§ **TASK DESCRIPTION**: Print this span of the material below exactly: the line with "view of ozette", the line with "Curcuma Essential Oil", and every line between them, but nothing else.

§ **EXTRACTED INFORMATION**:
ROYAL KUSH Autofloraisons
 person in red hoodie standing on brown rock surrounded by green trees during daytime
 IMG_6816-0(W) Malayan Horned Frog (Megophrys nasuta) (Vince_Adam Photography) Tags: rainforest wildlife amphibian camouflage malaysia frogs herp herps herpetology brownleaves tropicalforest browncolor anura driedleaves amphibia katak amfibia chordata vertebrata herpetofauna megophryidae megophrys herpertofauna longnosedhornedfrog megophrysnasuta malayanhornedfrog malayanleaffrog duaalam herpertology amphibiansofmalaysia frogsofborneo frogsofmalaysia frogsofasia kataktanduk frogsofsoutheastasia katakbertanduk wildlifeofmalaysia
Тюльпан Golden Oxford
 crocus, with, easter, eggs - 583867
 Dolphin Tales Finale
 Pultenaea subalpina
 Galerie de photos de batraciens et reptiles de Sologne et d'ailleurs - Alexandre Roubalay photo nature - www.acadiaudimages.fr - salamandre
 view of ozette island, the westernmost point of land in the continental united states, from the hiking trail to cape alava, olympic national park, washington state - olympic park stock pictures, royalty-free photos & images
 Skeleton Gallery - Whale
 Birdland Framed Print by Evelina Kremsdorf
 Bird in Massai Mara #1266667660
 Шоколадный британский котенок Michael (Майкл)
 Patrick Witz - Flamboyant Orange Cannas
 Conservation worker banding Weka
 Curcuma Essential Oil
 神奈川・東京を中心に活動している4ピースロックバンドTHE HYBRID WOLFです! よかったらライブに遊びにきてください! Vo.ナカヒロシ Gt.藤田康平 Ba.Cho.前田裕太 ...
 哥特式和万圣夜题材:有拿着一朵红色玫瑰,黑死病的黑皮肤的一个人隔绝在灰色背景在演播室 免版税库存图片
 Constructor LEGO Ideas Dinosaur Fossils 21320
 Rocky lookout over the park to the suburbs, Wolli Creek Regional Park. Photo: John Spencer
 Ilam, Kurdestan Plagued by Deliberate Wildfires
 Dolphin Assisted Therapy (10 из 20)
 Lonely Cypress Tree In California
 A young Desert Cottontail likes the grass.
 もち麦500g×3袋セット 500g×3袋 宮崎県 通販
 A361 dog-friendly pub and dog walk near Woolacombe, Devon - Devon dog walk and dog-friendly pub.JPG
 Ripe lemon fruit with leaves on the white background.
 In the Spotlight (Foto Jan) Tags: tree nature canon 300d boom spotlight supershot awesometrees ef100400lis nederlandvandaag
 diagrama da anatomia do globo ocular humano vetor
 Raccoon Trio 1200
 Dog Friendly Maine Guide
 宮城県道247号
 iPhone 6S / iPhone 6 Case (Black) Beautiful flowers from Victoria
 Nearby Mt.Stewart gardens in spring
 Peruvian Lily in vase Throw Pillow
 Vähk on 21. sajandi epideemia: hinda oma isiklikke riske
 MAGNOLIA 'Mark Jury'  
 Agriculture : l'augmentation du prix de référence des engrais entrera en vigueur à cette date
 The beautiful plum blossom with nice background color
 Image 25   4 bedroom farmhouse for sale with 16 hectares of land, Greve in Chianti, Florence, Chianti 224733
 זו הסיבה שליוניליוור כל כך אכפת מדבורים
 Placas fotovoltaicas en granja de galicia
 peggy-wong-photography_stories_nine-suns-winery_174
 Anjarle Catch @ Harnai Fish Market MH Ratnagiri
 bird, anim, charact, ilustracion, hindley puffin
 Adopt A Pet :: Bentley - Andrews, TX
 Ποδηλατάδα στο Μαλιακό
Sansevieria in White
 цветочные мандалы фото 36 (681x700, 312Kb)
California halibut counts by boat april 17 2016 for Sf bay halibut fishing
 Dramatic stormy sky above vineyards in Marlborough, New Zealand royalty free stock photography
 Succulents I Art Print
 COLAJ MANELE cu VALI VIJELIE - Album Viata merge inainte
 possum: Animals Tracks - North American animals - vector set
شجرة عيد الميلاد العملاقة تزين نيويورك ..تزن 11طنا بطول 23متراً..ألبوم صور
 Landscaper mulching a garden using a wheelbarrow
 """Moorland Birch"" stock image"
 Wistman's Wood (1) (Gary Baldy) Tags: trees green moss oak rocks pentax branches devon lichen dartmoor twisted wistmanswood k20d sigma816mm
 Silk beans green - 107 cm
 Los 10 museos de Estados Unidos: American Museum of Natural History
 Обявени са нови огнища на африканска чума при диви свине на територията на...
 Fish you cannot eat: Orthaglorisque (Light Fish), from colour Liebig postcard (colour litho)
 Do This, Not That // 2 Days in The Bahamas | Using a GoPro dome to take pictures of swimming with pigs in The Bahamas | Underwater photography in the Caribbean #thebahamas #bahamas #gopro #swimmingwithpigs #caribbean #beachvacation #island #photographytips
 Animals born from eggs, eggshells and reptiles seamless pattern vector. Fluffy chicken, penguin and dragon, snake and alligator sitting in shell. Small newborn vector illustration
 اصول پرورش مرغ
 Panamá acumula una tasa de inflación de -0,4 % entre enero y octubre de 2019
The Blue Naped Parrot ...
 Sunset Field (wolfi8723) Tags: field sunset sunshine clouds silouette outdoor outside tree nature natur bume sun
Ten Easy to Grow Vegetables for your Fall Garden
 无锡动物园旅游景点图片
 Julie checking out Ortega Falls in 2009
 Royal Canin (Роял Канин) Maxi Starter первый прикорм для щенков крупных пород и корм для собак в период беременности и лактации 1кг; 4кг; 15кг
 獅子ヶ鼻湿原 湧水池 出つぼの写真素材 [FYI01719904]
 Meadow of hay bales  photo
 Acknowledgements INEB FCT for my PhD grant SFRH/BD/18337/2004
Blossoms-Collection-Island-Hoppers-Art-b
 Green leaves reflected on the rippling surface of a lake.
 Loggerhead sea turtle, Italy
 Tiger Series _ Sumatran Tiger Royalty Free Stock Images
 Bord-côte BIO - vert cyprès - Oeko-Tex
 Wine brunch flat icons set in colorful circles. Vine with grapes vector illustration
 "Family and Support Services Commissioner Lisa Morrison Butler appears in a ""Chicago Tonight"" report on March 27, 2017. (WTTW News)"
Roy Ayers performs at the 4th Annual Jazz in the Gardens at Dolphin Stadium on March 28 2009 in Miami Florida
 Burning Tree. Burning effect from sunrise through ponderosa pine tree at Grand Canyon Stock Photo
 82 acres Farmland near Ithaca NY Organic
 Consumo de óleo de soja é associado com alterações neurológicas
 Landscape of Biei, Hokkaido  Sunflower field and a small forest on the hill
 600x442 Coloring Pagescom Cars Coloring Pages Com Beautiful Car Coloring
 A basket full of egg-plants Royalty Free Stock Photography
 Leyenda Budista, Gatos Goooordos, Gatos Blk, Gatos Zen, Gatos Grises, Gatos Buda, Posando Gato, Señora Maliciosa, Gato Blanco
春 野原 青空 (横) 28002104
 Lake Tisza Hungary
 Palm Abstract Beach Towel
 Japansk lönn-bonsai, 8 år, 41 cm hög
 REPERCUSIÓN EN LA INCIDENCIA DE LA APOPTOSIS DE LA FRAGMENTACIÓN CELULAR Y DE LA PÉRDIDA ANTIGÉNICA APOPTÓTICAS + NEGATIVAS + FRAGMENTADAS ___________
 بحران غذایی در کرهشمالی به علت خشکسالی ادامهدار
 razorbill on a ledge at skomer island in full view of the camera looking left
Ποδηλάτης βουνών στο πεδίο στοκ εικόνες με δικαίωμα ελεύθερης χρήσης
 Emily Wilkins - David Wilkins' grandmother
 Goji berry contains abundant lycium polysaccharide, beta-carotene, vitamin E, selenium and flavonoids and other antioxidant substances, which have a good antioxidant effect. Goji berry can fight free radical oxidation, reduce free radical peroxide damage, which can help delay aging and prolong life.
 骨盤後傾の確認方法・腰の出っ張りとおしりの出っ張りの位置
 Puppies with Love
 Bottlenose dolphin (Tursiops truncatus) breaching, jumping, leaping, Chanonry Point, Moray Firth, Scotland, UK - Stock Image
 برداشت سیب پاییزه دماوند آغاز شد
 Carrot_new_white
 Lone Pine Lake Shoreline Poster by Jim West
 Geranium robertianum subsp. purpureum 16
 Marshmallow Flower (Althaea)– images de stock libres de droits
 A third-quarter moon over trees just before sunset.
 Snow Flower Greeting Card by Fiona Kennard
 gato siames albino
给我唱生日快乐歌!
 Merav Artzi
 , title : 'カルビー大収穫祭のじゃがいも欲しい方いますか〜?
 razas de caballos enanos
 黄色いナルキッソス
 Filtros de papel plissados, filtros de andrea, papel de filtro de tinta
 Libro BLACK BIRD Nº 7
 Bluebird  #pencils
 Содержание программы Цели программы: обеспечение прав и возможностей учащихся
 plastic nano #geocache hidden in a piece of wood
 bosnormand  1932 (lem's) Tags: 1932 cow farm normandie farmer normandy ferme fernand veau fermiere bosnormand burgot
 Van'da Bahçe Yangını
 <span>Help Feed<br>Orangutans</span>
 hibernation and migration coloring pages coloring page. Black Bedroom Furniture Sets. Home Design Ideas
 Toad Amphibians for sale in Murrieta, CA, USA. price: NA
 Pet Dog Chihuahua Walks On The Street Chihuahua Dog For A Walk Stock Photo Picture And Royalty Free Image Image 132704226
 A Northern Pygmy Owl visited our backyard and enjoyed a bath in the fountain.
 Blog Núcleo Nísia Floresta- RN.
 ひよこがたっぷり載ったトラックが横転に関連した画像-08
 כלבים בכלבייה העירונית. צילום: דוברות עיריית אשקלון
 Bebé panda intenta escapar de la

§ **ANSWER FOR THE TASK**:
 view of ozette island, the westernmost point of land in the continental united states, from the hiking trail to cape alava, olympic national park, washington state - olympic park stock pictures, royalty-free photos & images
 Skeleton Gallery - Whale
 Birdland Framed Print by Evelina Kremsdorf
 Bird in Massai Mara #1266667660
 Шоколадный британский котенок Michael (Майкл)
 Patrick Witz - Flamboyant Orange Cannas
 Conservation worker banding Weka
 Curcuma Essential Oil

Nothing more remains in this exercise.